I’m working on my granddads JD X320 s/n-M0X320A013476 bought in 2006-2007 has 895 hours. Has been to the JD dealer multiple times for for same problem. It will crank and run and cut grass but after 15-30 minutes the PTO will suddenly quit and blades stop turning. Trying to press and pull the PTO engrave switch will sometimes work and sometimes won’t after they stop that first time. Here is a list of what has been done to it or replaced from Newest to Oldest everything was done by the JD dealer the mower came from except I replaced the key switch yesterday - 


The electronic control unit and the seat safety switch (6-2018)
PTO switch (5-2018)
Battery, Starter, and Solenoid (6-2017)
PTO clutch (5-2017)
So far he’s spent $1000 or more at the dealer and no step closer to solving the same issue and has given up on the dealer so any ideas would be helpful (Note: I’m not a certified mechanic or do mechanic work for a living I just enjoy doing this on the side for family and friends as a hobby)


----------



## RC Wells (Dec 26, 2008)

Check the relay for the clutch, it really sounds as if it has failed if fumbling with the switch can make it work at times. Verify the relay has not failed, and that the lugs where it connects are clean.

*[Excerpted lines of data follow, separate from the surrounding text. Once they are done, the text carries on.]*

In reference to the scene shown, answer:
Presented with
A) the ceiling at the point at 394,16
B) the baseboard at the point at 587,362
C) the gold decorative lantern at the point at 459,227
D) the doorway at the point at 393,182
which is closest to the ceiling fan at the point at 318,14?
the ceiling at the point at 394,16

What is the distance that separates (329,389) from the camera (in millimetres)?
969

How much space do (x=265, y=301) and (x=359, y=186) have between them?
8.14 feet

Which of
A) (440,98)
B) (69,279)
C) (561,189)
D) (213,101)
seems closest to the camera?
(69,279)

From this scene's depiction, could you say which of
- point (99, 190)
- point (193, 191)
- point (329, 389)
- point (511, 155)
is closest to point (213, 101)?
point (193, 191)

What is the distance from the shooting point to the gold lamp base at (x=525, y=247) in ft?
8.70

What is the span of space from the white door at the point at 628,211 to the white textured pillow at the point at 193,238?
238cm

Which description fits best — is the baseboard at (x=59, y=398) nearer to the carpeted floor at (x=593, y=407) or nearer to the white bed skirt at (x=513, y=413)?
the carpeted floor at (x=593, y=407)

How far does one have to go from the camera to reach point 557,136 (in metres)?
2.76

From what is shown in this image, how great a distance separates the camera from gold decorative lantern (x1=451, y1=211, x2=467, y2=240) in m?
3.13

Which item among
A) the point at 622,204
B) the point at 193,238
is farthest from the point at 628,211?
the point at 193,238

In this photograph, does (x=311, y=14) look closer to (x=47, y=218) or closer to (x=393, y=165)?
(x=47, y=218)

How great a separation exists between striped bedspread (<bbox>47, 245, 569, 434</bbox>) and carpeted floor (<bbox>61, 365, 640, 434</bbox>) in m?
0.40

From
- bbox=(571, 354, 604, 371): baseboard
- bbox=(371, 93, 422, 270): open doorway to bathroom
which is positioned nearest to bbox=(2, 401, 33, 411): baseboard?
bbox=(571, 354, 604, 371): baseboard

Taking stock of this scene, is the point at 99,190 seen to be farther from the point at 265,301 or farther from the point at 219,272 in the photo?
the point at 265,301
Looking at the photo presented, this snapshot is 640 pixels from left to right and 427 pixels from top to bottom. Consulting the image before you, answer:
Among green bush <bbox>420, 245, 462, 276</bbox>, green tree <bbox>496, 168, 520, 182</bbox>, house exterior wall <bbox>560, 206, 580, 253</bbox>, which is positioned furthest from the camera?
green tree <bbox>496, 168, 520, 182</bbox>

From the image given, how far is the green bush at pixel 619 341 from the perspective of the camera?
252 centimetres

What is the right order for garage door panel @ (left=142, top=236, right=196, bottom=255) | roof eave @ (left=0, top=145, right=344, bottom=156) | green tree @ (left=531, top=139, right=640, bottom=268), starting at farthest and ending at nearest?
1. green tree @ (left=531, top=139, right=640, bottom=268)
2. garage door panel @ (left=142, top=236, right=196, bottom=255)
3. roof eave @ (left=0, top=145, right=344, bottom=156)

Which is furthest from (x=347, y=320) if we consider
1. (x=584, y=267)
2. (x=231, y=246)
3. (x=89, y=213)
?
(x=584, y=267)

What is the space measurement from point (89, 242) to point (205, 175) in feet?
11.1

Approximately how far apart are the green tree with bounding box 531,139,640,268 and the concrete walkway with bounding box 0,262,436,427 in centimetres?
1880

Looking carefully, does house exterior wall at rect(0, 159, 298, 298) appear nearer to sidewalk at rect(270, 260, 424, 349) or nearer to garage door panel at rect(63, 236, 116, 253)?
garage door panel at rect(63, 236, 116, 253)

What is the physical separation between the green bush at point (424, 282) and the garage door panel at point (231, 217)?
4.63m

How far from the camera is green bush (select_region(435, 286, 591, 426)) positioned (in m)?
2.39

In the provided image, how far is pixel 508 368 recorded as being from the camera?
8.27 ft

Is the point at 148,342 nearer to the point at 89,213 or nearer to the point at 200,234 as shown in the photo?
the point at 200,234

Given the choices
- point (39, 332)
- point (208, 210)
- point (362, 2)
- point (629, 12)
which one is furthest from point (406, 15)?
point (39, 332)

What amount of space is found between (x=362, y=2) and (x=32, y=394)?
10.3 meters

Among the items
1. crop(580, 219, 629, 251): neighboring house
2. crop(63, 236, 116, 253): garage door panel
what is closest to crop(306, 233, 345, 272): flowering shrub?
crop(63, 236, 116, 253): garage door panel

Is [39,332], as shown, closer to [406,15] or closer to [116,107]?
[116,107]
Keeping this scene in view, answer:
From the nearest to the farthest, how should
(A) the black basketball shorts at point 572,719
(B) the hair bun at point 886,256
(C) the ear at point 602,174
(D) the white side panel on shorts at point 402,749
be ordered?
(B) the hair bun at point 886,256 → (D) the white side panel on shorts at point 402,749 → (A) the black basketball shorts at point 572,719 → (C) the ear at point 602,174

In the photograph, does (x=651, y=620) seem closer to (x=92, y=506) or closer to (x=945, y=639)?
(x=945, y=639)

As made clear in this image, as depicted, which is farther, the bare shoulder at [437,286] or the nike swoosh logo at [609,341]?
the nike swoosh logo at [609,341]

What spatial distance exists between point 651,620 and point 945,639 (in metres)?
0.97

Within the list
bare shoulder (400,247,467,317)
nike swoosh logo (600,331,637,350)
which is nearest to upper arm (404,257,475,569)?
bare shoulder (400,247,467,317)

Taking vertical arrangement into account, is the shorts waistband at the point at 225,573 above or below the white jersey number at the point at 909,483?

There is also a diode, #18 in the following diagram: https://partscatalog.deere.com/jdrc/sidebyside/equipment/73796/referrer/navigation/pgId/2445577 The purpose is to keep the alternator from feeding back through the safety system. If that diode starts breaking down the clutch can randomly disengage.

If that does not find the problem, then lift the body off the lawn tractor, and trace the wiring from the seat safety switch to the ground speed control treadle, and the second lead to the control unit. Verify the ground speed switch is clean and functioning properly and the connectors from the seat all the way to the electronic control unit are clear of any corrosion or dirt. Do the same for the brake switch. Check all the grounds from the battery and wiring harness to be sure they are clean and making a good connection.


----------



## Andrew Triplett (May 5, 2019)

RC Wells said:


> Check the relay for the clutch, it really sounds as if it has failed if fumbling with the switch can make it work at times. Verify the relay has not failed, and that the lugs where it connects are clean.
> 
> There is also a diode, #18 in the following diagram: https://partscatalog.deere.com/jdrc/sidebyside/equipment/73796/referrer/navigation/pgId/2445577 The purpose is to keep the alternator from feeding back through the safety system. If that diode starts breaking down the clutch can randomly disengage.
> 
> If that does not find the problem, then lift the body off the lawn tractor, and trace the wiring from the seat safety switch to the ground speed control treadle, and the second lead to the control unit. Verify the ground speed switch is clean and functioning properly and the connectors from the seat all the way to the electronic control unit are clear of any corrosion or dirt. Do the same for the brake switch. Check all the grounds from the battery and wiring harness to be sure they are clean and making a good connection.


This mower the wiring harness is not quite like that one. What your showing on that break down is the fuse box on the mower and I have replaced all of those fuses and they are still fine no breaks or burnt ends. And I have taken the rear panel off and traced I’d say 85% of the wiring harness so far and all clean and good. Where is the ground speed? Sorry I’m learning as I go along on a lot.


----------



## RC Wells (Dec 26, 2008)

Speed pedal for hydrostatic. You will find a complex switch on the linkage that will switch the clutch out in the event the reverse pedal is pressed without using the override on the clutch switch. Switch cruds up and causes clutch to drop off line.


----------



## Andrew Triplett (May 5, 2019)

RC Wells said:


> Speed pedal for hydrostatic. You will find a complex switch on the linkage that will switch the clutch out in the event the reverse pedal is pressed without using the override on the clutch switch. Switch cruds up and causes clutch to drop off line.


How would I determine if it is the switch? Just buy a new switch and see? Or should I just wire it direct and skip the switch so it will back up and cut?


----------